Bechdel Test Visualization

In my final project for CS 625: Data Visualization, I produced a static explanatory visualization to show the relationship between budget and genre with respect to Bechdel test. The chart shows that constantly over time, movies that fail the bechdel test have higher budgets than movies that pass, across all genres. I used the ggplot2 R library to create my visualization, and followed the visualization principles described in Munzner’s Visualization Analysis and Design.

Bechdel test visualization

I chose to use the Five Thirty Eight data set on the Bechdel test for my CS 625 visualization project. The Bechdel test is used as a minimum standard for determining whether women are represented in a movie. In order for a movie to pass the test, there must be two women who talk to each other about anything other than a man.
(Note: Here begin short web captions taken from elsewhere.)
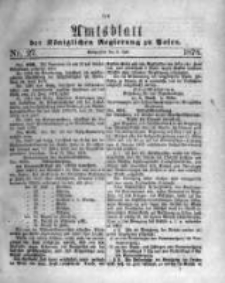 Amtsblatt der K&ouml;niglichen Regierung zu Posen. 1878.07.03 Nro.27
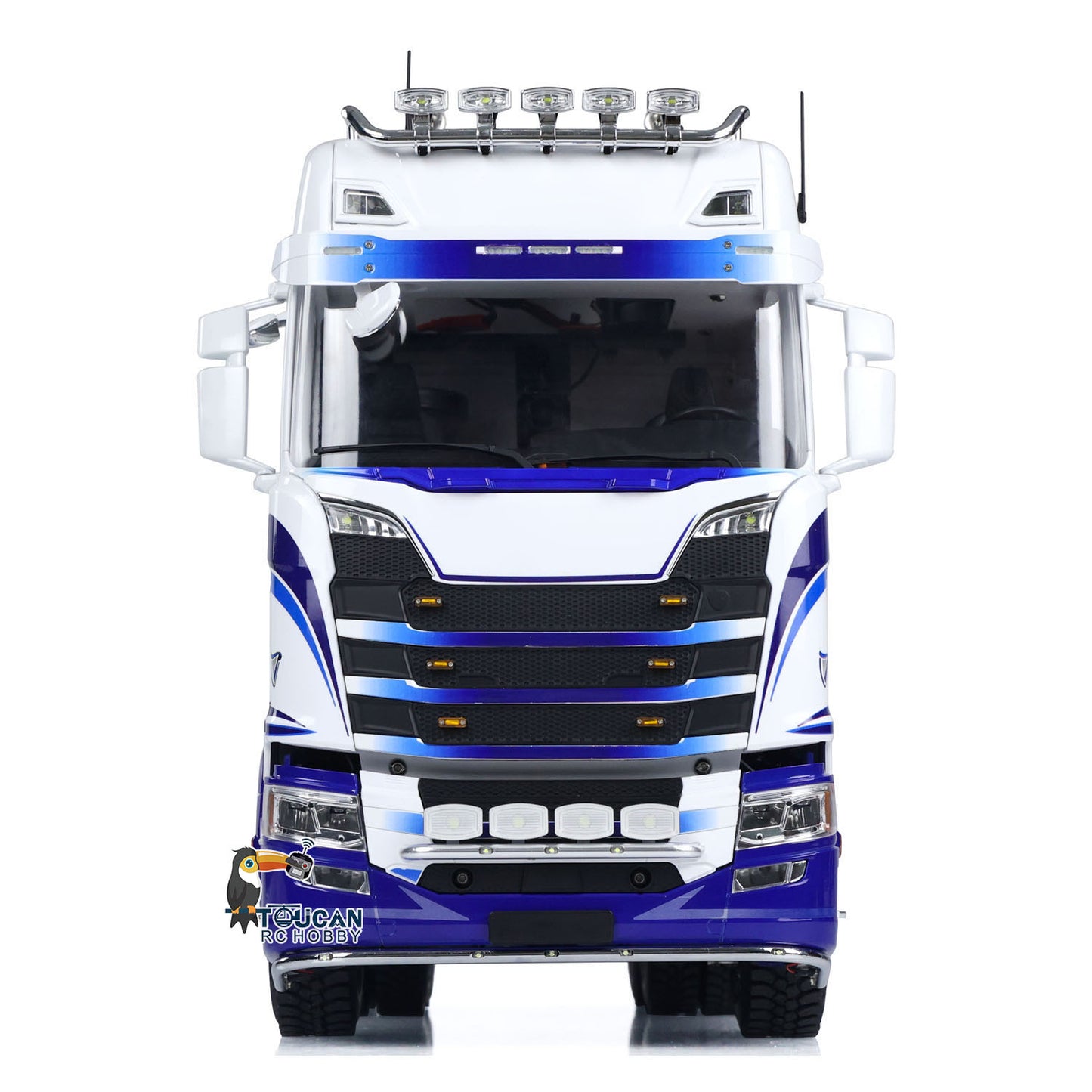 TOUCAN 770S 1/14 Remote Control Tractor Truck 2Speed RTR Model 6x6 Metal Chassis Axle Lock RC Lorry Car Flysky ST8 Radio Smoke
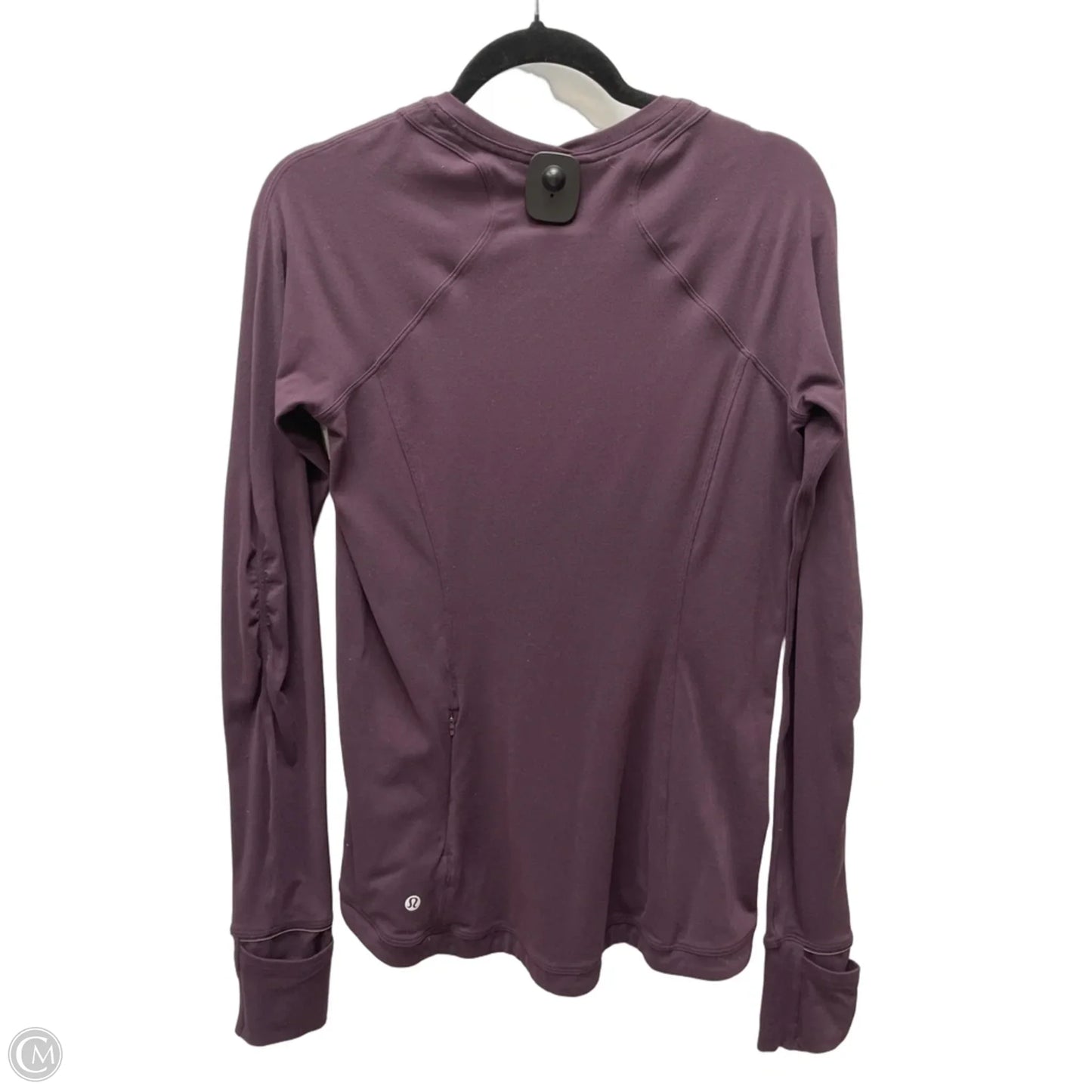 Athletic Top Long Sleeve Crewneck By Lululemon In Maroon, Size: M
The Five Thirty Eight data set includes complete data for 1,615 movies and incomplete data for another 179 movies. The data includes the year and title of the movie, the IMDb ID, detailed information about why the movie passed or failed the bechdel test, and box office information. All of the data except for the box office information came from Bechdeltest.com. The box office information came from The-numbers.com.

For a secondary data set, I chose to use WikiData to obtain the gender of the screenwriters of the movies in the original data set. The original screenwriter gender data obtained from WikiData includes male, female, transgender male, transgender female, and non-binary for each screenwriter associated with a movie, as well as some movies not having any screenwriter gender information. The 5 genders were converted into 3 gender fields to represent one cumulative gender of all screenwriters associated with a movie. The final choices for the screen writer gender field are all_male, all_female, and other (as well as unknown for when no screenwriter information was found). Other includes a mix of genders as well as non-binary genders. I used SPARQL and the pandas Python library to collect and clean this data set.

For a secondary data set, I chose to use IMDb to obtain the genres and ratings of the movies in the original data set. The comma separated genre field obtained directly from the IMDb data set includes 21 genres. The 21 genres were converted into 3 genre clusters. The final choices for the genre field are Action/Adventure, Drama, and Comedy/Musical. I used Perl and the pandas Python library to clean this data set.